Mercoledì 4 dicembre 2024. Il Signore parla attraverso i suoi discepoli
di Michele Brambilla
Papa Francesco introduce l’udienza del 4 dicembre mettendo al centro «l’opera evangelizzatrice dello Spirito Santo». Dio parla attraverso la Chiesa in tutte le sue articolazioni. Infatti «la Prima Lettera di Pietro definisce gli apostoli “coloro che hanno annunciato il Vangelo mediante lo Spirito Santo” (cfr 1,12). In questa espressione troviamo i due elementi costitutivi della predicazione cristiana: il suo contenuto, che è il Vangelo, e il suo mezzo, che è lo Spirito Santo» presente nei discepoli.
«Nel Nuovo Testamento, la parola “Vangelo” ha due significati principali. Può indicare ognuno dei quattro Vangeli canonici: Matteo, Marco, Luca e Giovanni, e in questa accezione per Vangelo si intende la buona notizia proclamata da Gesù durante la sua vita terrena», spiega il Papa. «Dopo la Pasqua, la parola “Vangelo” assume il nuovo significato di buona notizia su Gesù, cioè il mistero pasquale della morte e risurrezione del Signore», che è il cuore della predicazione cristiana, tradizionalmente definito kerygma. «Questo è ciò che l’Apostolo chiama “Vangelo”, quando scrive: “Io non mi vergogno del Vangelo, perché è potenza di Dio per la salvezza di chiunque crede” (Rm 1,16)»: tutto il resto della dottrina è conseguenza del kerygma. «Per questo nell’Esortazione apostolica Evangelii gaudium si insiste tanto sulla prima delle due cose, cioè sul kerygma, o “proclamazione”, da cui dipende ogni applicazione morale», dice il Papa sul suo stesso magistero.
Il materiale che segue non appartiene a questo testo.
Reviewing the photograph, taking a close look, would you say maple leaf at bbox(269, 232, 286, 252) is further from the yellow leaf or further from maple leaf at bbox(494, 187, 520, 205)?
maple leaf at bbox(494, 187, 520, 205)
«Fin qui abbiamo visto il contenuto della predicazione cristiana. Dobbiamo però tener presente anche il mezzo dell’annuncio. Il Vangelo dev’essere predicato “mediante lo Spirito Santo” (1 Pt 1,12). La Chiesa deve fare proprio ciò che Gesù disse all’inizio del suo ministero pubblico: “Lo Spirito del Signore è sopra di me; per questo mi ha consacrato con l’unzione e mi ha mandato a portare ai poveri il lieto annuncio” (Lc 4,18). Predicare con l’unzione dello Spirito Santo significa trasmettere, insieme con le idee e la dottrina, la vita e la convinzione della nostra fede», sottolinea il Santo Padre. Significa testimoniare il Signore con tutto se stessi, lasciando agire, senza molte altre mediazioni, la Grazia.
«Facile a dirsi – si potrebbe obbiettare –, ma come metterlo in pratica se non dipende da noi, ma dalla venuta dello Spirito Santo? In realtà, c’è una cosa che dipende da noi, anzi due»: la prima è la preghiera, che deve sostenere ogni opera di apostolato (altrimenti diventa opera meramente umana, rimprovera il Pontefice). La seconda è «non volere predicare noi stessi ma il Signore. Non occorre dilungarci su questo, perché chiunque è impegnato nell’evangelizzazione sa bene che cosa significa, nella pratica, non predicare sé stessi», chiosa Francesco. «Mi limito a un’applicazione particolare di tale esigenza. Non volere predicare sé stessi implica anche non dare sempre la precedenza a iniziative pastorali promosse da noi e legate al proprio nome, ma collaborare volentieri, se richiesto, a iniziative comunitarie, o affidateci» dalla gerarchia.
Parlando specificamente ai pellegrini polacchi, il Papa accenna alla «XXV^ Giornata della preghiera e dell’aiuto materiale per la Chiesa dell’Est. Ringrazio tutti coloro che sostengono con la preghiera e le offerte la Chiesa in quei territori, specialmente in Ucraina, martoriata dalla guerra». Ribadisce che «la guerra è una sconfitta umana. La guerra non risolve i problemi, la guerra è cattiva, la guerra distrugge. Preghiamo per i Paesi in guerra. Non dimentichiamo la martoriata Ucraina, non dimentichiamo la Palestina, Israele, Myanmar», dove muoiono tanti innocenti. Il Pontefice pensa soprattutto ai bambini e chiede di pregare insistentemente per la pace.